* Begin Records for the task *

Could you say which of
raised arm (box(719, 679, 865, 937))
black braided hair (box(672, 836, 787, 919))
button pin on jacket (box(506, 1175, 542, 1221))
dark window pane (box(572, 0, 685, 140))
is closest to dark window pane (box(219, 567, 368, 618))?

* End Records for the task *

• [Task objective]: Please give back every item above word for word, keeping each line as it stands.

• [Expected output]:
Could you say which of
raised arm (box(719, 679, 865, 937))
black braided hair (box(672, 836, 787, 919))
button pin on jacket (box(506, 1175, 542, 1221))
dark window pane (box(572, 0, 685, 140))
is closest to dark window pane (box(219, 567, 368, 618))?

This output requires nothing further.